- PASSAGE
● ● ● ●

30 Rock: “Audition Day” (Episode 4.4)
You know how sometimes a song can be well-written, the lyrics literate and its singer passionate, but you still think “meh” about it? That’s kind of what this episode of 30 Rock was like for me. It had a good premise that had been set up for episodes and the usual manic comedy that the show thrives on, but I wasn’t really feeling the whole thing.
“Floodgate wheels are horizontal!”
“He’s evil Tracy? … Oh, he’s evil, comma, Tracy.”
“I once saw that guy BECOME Tragorin at the Wesleyen center art space.”
“Black people — I know I’ve said some terrible things about you in print, but …”
“Was describing your sandwich necessary to our understanding of what happened?”
“Josh Girard, former TGS staff member…”
-Geiss as Susan Boyle is kind of a cheap joke, but I felt it.
“I didn’t think Kathy Geiss was gonna finish her song by taking off her underpants.”
“You’re right, he’s crazy, we can’t hire him.” — “Who, Brian Williams?”
“Hire the one who lives by the code of the robot” – pretty certain this was the best line of the episode.
Very much dug Alec Baldwin’s a capella quartet. Hope they return.
30 Rock this week continues with the ongoing search for a new TGS cast member, with all three plot lines running in tangent towards this goal. Liz and Pete have finally found someone who they think would be perfect for the show and are determined to get him in. The catch is that Jack has final approval, and they need to send several auditioners in front of him. Their plan is to rig things by making everyone else so lousy that their choice can’t help but get in.

● ● ● ●

- WRITTEN TASK 1
In the 30 Rock review, rewrite the part from "You know how" up to and including "but I felt it.", changing "sandwich" to "burrito".
- WRITTEN TASK 2
According to the 30 Rock review, who has final approval over the new TGS cast member?
- WRITTEN TASK 3
Pick up the 30 Rock review from its last sentence and keep writing.

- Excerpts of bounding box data
● ● ● ●

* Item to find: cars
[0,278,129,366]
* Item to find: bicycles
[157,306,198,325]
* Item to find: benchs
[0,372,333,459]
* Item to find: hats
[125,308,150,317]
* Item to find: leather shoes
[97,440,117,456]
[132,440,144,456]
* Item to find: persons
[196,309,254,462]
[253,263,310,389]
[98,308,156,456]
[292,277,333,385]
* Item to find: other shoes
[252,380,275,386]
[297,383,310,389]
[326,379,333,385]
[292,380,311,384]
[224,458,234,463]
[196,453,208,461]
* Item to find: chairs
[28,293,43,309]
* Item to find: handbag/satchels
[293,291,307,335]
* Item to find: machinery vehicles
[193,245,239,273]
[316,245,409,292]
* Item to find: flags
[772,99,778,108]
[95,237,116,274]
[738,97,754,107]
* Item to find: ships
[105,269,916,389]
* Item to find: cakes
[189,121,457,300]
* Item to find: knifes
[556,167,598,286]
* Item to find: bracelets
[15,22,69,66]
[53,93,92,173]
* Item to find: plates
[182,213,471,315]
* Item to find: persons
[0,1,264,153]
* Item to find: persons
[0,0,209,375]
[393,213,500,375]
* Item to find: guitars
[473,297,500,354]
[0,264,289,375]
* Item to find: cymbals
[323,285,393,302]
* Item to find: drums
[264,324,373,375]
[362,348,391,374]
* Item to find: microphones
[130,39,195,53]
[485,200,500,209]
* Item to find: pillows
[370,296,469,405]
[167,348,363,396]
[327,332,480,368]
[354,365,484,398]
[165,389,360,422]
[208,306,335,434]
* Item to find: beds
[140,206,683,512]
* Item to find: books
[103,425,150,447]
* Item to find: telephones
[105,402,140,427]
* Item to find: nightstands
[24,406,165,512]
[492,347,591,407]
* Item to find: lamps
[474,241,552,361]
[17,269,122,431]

● ● ● ●

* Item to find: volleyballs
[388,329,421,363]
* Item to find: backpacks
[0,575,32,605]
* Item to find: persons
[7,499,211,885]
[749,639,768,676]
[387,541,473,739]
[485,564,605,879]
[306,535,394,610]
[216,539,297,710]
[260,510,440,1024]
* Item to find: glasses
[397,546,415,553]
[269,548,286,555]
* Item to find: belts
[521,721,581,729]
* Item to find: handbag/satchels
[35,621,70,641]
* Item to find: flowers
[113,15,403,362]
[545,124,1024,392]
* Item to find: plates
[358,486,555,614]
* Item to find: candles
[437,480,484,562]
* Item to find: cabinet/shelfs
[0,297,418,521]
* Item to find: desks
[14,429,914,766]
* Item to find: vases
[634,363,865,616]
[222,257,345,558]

● ● ● ●

- EXERCISE RESPONSE 1
You know how sometimes a song can be well-written, the lyrics literate and its singer passionate, but you still think “meh” about it? That’s kind of what this episode of 30 Rock was like for me. It had a good premise that had been set up for episodes and the usual manic comedy that the show thrives on, but I wasn’t really feeling the whole thing.
“Floodgate wheels are horizontal!”
“He’s evil Tracy? … Oh, he’s evil, comma, Tracy.”
“I once saw that guy BECOME Tragorin at the Wesleyen center art space.”
“Black people — I know I’ve said some terrible things about you in print, but …”
“Was describing your burrito necessary to our understanding of what happened?”
“Josh Girard, former TGS staff member…”
-Geiss as Susan Boyle is kind of a cheap joke, but I felt it.

- EXERCISE RESPONSE 2
Jack

- EXERCISE RESPONSE 3
But Jenna’s still annoyed that they’d even get another cast member, especially when she learns that he made fun of her previously when they were working on what appears to be a middle-school play. This plotline rises above the “Jenna is jealous of Pete” standard because she enlists Tracy in her effort by, well … Tracy’s not the kind of guy who needs a lot of convincing. But Grizz hears about this and due to his previously unmentioned theater skills, at least so far as I can recall, he wants in.
Everyone else hears about it, which causes everyone from Frank to the janitor to audition. Meanwhile Tracy and Jenna are out on the streets gathering up whoever they can find to also join in. The result is a huge mess, and by the time Brian Williams enters you can tell things are going far into the realm of ridiculousness, in a good way. When Fey’s pick enters, he’s immediately rammed by Kathy Geiss, also there for an audition, and things only go downhill from there when Jack, Tina, and Pete need to watch a bunch of auditions.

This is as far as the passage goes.